* [TASK MATERIAL]:
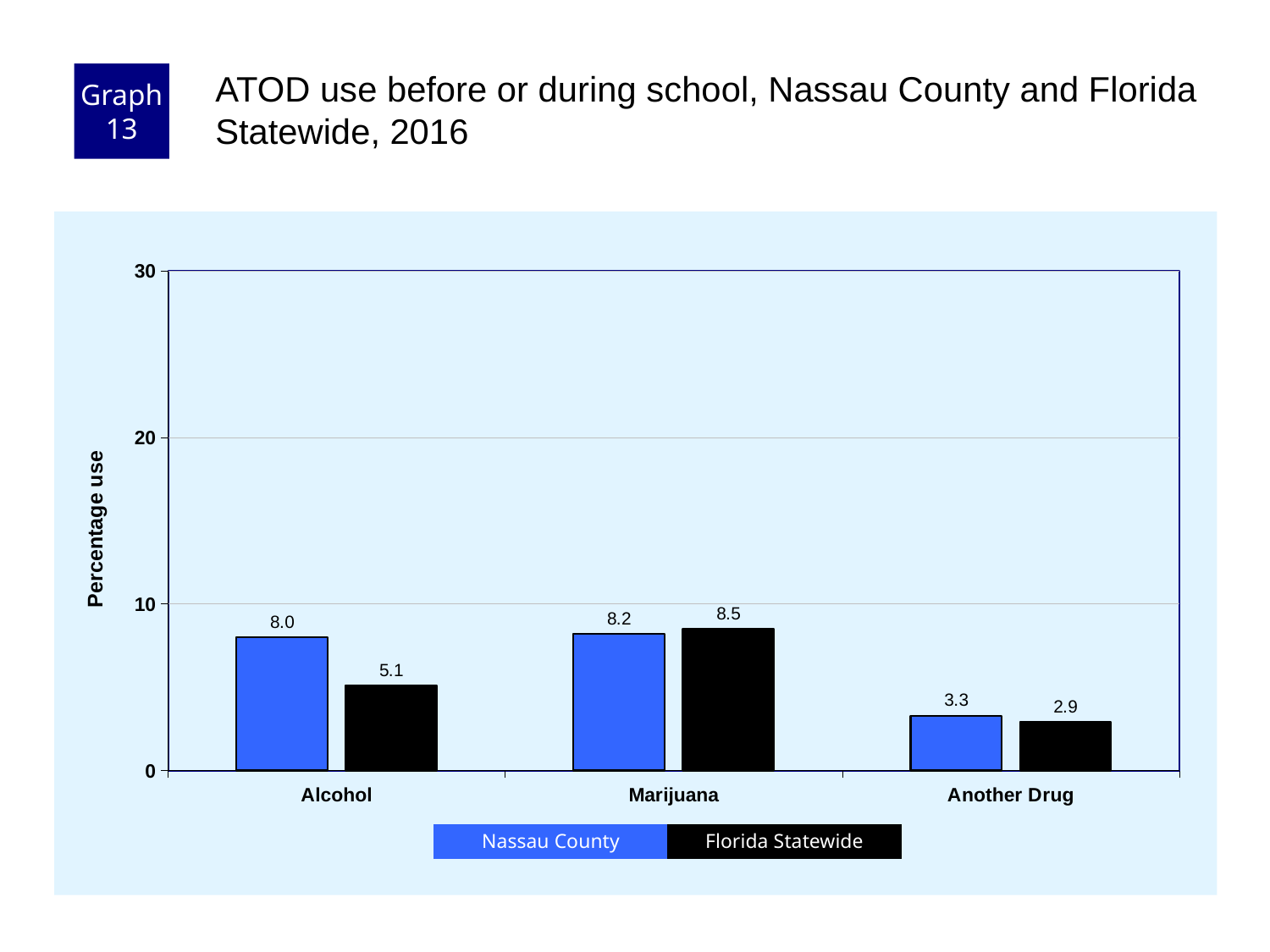
How many categories are shown on the x axis? 3 What kind of chart is shown on the slide? bar chart What is the Florida Statewide value for Alcohol? 5.1 Is the Florida Statewide value for Marijuana greater or less than 10? less What is the Florida Statewide value for Marijuana? 8.5 Which category has the lowest Nassau County value? Another Drug Which is larger for Another Drug: Nassau County or Florida Statewide? Nassau County What is the difference between the Nassau County and Florida Statewide values for Alcohol? 2.9 What is the Nassau County value for Alcohol? 8.0 Which category has the highest Florida Statewide value? Marijuana How many series does the legend list? 2 What is the Nassau County value for Another Drug? 3.3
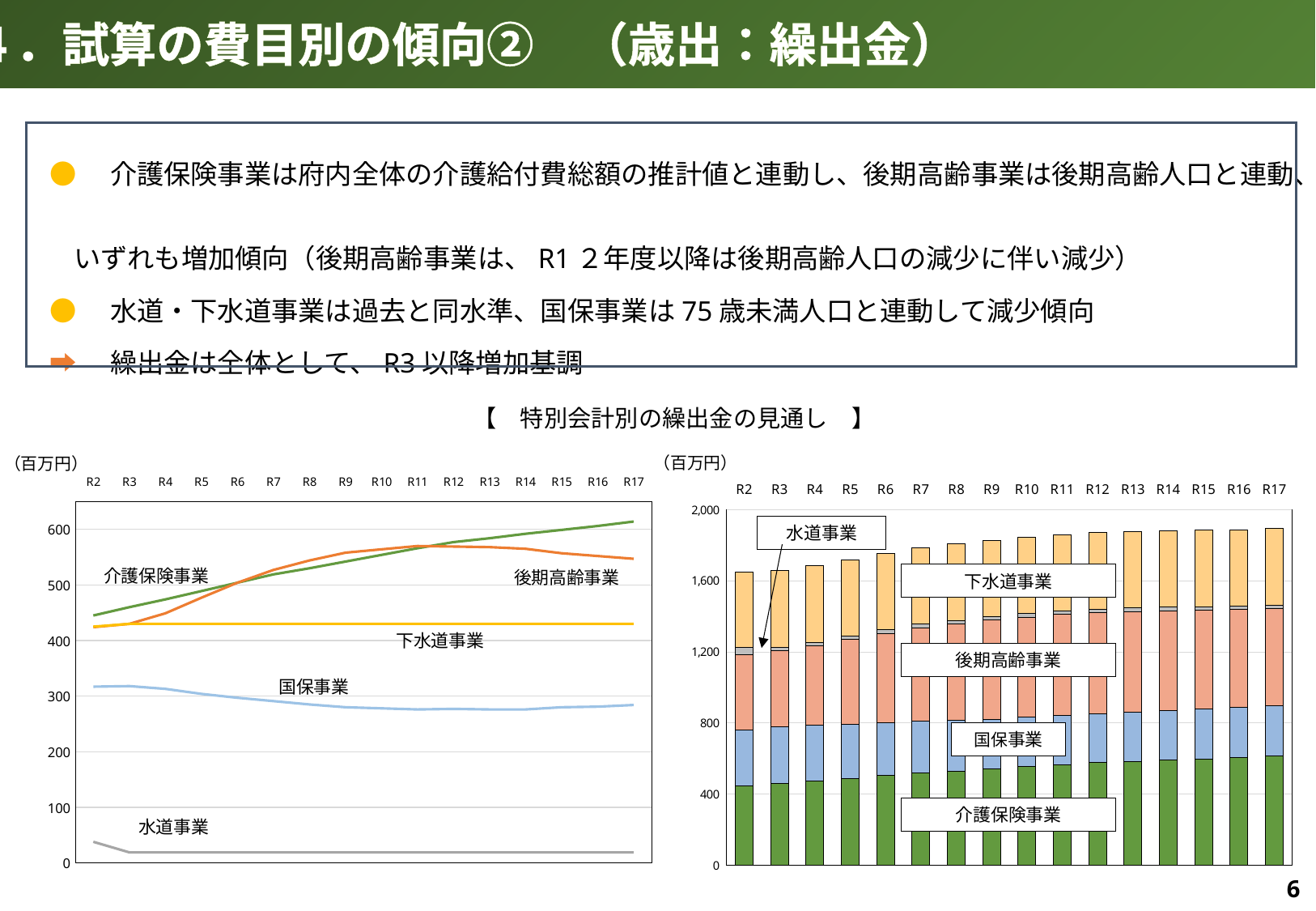
In the left chart, is the value for 介護保険事業 at R2 greater or less than 500? less In the left chart, how many series (lines) are plotted? 5 In the left chart, how many fiscal years are shown along the x axis? 16 In the left chart, which series has the lowest values across all years? 水道事業 What kind of chart is the right chart on the slide? bar chart In the left chart, is the value for 水道事業 at R17 greater or less than 100? less In the left chart, at R17, which is larger: 後期高齢事業 or 介護保険事業? 介護保険事業 In the left chart, is the value for 国保事業 at R2 greater or less than 300? greater What kind of chart is the left chart on the slide? line chart In the right chart, how many stacked bars are there? 16 In the left chart, does the 国保事業 line rise or fall from R2 to R17? fall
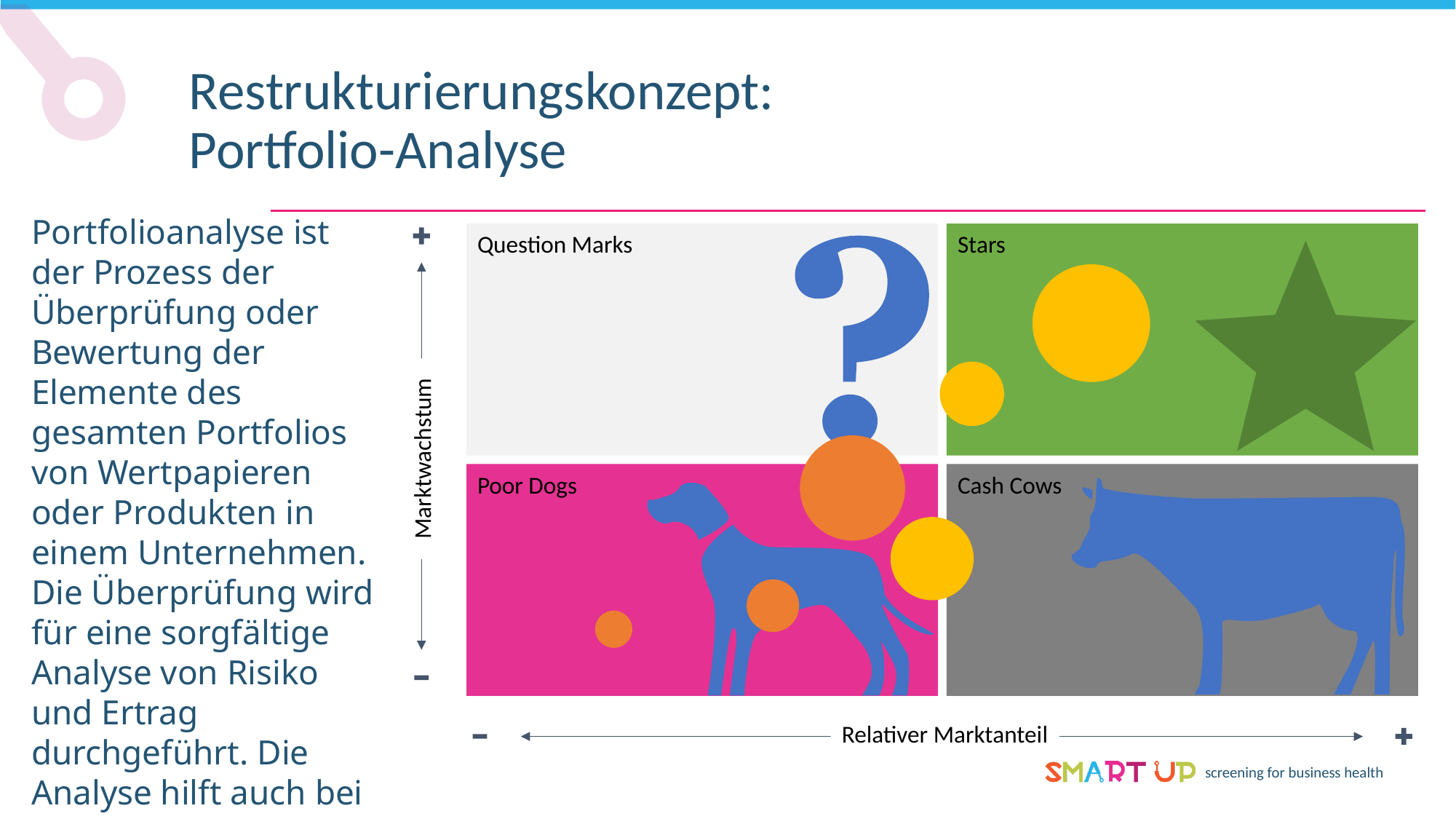
Which quadrant of the portfolio matrix is in the bottom-left position? Poor Dogs Which quadrant of the portfolio matrix is labelled 'Cash Cows'? bottom-right How many quadrants does the portfolio matrix have? 4 How many circles (bubbles) are plotted on the portfolio matrix? 6 Which quadrant of the portfolio matrix is labelled 'Question Marks'? top-left How many orange circles are plotted on the portfolio matrix? 3 Which quadrant of the portfolio matrix is in the top-right position? Stars What label is shown on the horizontal axis of the portfolio matrix? Relativer Marktanteil What label is shown on the vertical axis of the portfolio matrix? Marktwachstum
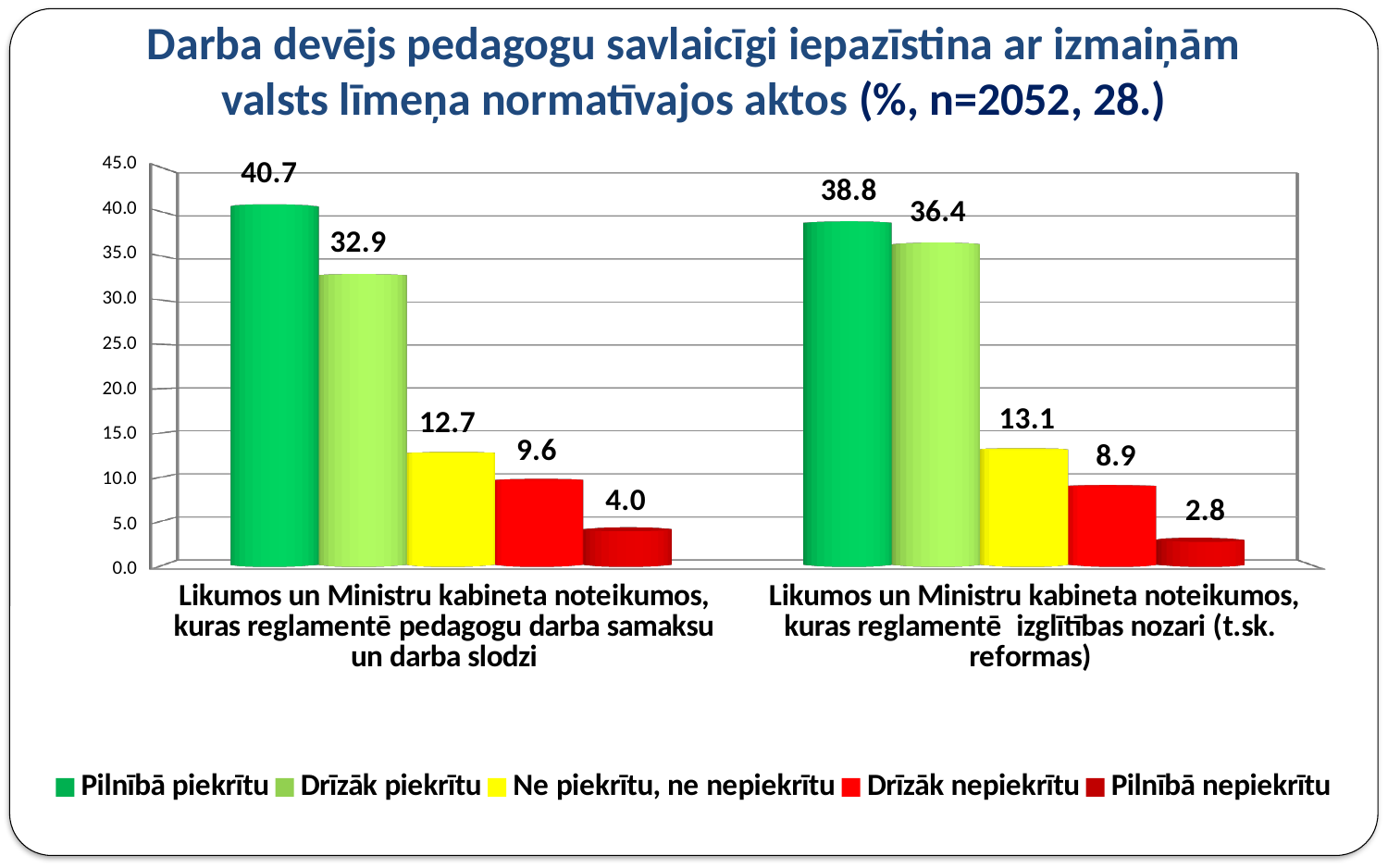
Which series has the lowest value in the category "Likumos un Ministru kabineta noteikumos, kuras reglamentē izglītības nozari (t.sk. reformas)"? Pilnībā nepiekrītu What is the value for "Pilnībā nepiekrītu" in the category "Likumos un Ministru kabineta noteikumos, kuras reglamentē izglītības nozari (t.sk. reformas)"? 2.8 How many series does the legend list? 5 What is the value for "Pilnībā piekrītu" in the category "Likumos un Ministru kabineta noteikumos, kuras reglamentē pedagogu darba samaksu un darba slodzi"? 40.7 How many categories are shown on the x axis? 2 Which series has the highest value in the category "Likumos un Ministru kabineta noteikumos, kuras reglamentē pedagogu darba samaksu un darba slodzi"? Pilnībā piekrītu Which category has the larger value for "Drīzāk piekrītu"? Likumos un Ministru kabineta noteikumos, kuras reglamentē izglītības nozari (t.sk. reformas) What is the value for "Drīzāk piekrītu" in the category "Likumos un Ministru kabineta noteikumos, kuras reglamentē izglītības nozari (t.sk. reformas)"? 36.4 What kind of chart is shown on the slide? bar chart What is the difference between the "Pilnībā piekrītu" values of the two categories? 1.9 Is the value for "Drīzāk nepiekrītu" in the category "Likumos un Ministru kabineta noteikumos, kuras reglamentē pedagogu darba samaksu un darba slodzi" greater or less than 10.0? less What is the difference between "Ne piekrītu, ne nepiekrītu" and "Drīzāk nepiekrītu" in the category "Likumos un Ministru kabineta noteikumos, kuras reglamentē izglītības nozari (t.sk. reformas)"? 4.2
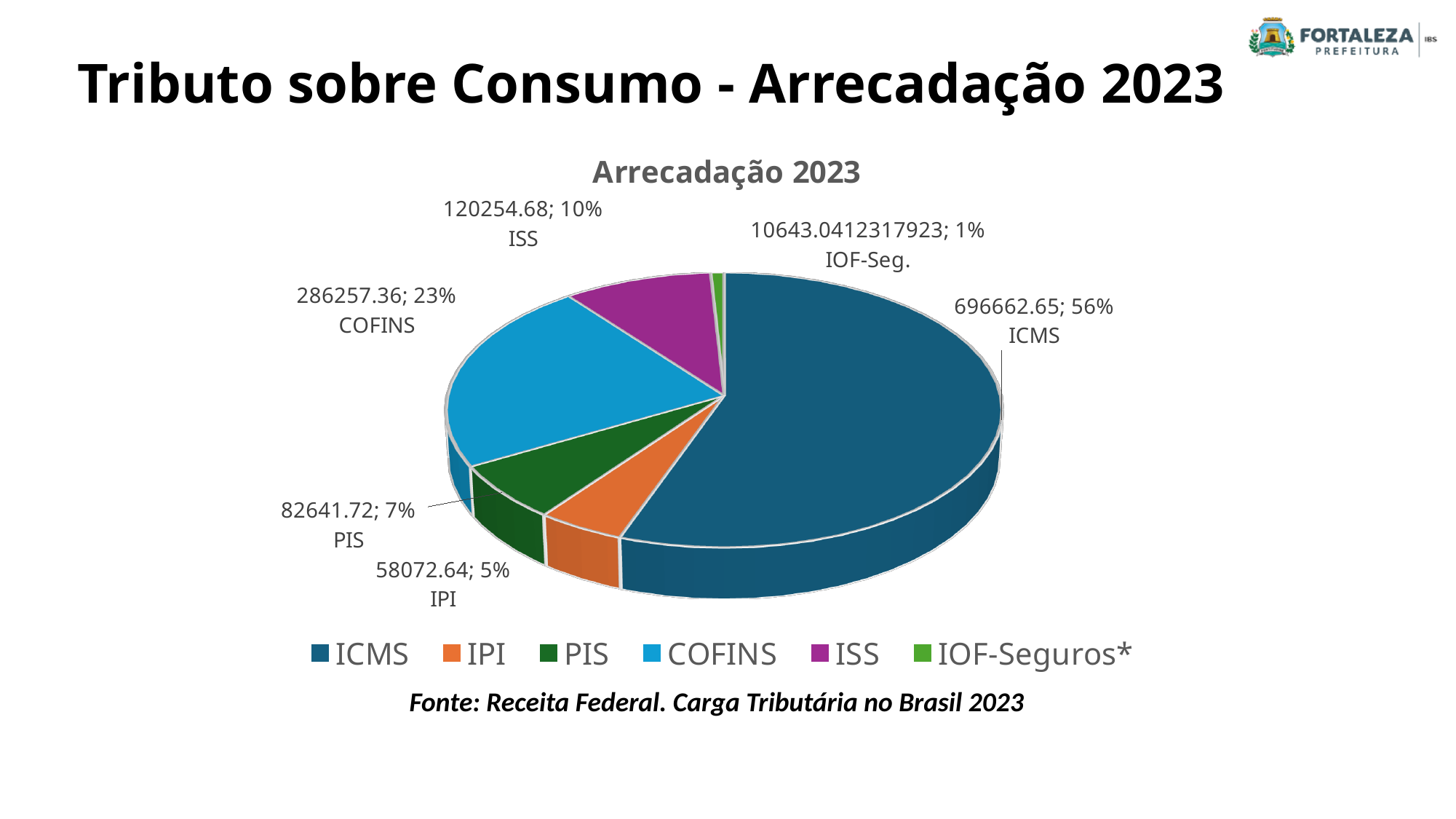
What is the difference between the values for COFINS and ISS? 166002.68 How many entries does the legend list? 6 Which category has the smallest slice? IOF-Seg. What share of the pie does ISS represent? 10% What is the value shown for ICMS? 696662.65 Which is larger, the value for PIS or the value for IPI? PIS What is the value shown for COFINS? 286257.36 Which category has the largest slice? ICMS What is the title of the chart? Arrecadação 2023 How many slices does the pie chart have? 6 What share of the pie does IPI represent? 5% What kind of chart is shown on the slide? Pie chart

* [WORK REQUIRED]:
Put the lines of the material into a numbered list with blank lines left out, beginning at the line that contains "In the left chart, is the value for 介護保険事業" and stopping after the line that contains "Which quadrant of the portfolio matrix is in the bottom-left". Leave the pictures out of the answer.

* [SOLUTION]:
1. In the left chart, is the value for 介護保険事業 at R2 greater or less than 500? less In the left chart, how many series (lines) are plotted? 5 In the left chart, how many fiscal years are shown along the x axis? 16 In the left chart, which series has the lowest values across all years? 水道事業 What kind of chart is the right chart on the slide? bar chart In the left chart, is the value for 水道事業 at R17 greater or less than 100? less In the left chart, at R17, which is larger: 後期高齢事業 or 介護保険事業? 介護保険事業 In the left chart, is the value for 国保事業 at R2 greater or less than 300? greater What kind of chart is the left chart on the slide? line chart In the right chart, how many stacked bars are there? 16 In the left chart, does the 国保事業 line rise or fall from R2 to R17? fall
2. Which quadrant of the portfolio matrix is in the bottom-left position? Poor Dogs Which quadrant of the portfolio matrix is labelled 'Cash Cows'? bottom-right How many quadrants does the portfolio matrix have? 4 How many circles (bubbles) are plotted on the portfolio matrix? 6 Which quadrant of the portfolio matrix is labelled 'Question Marks'? top-left How many orange circles are plotted on the portfolio matrix? 3 Which quadrant of the portfolio matrix is in the top-right position? Stars What label is shown on the horizontal axis of the portfolio matrix? Relativer Marktanteil What label is shown on the vertical axis of the portfolio matrix? Marktwachstum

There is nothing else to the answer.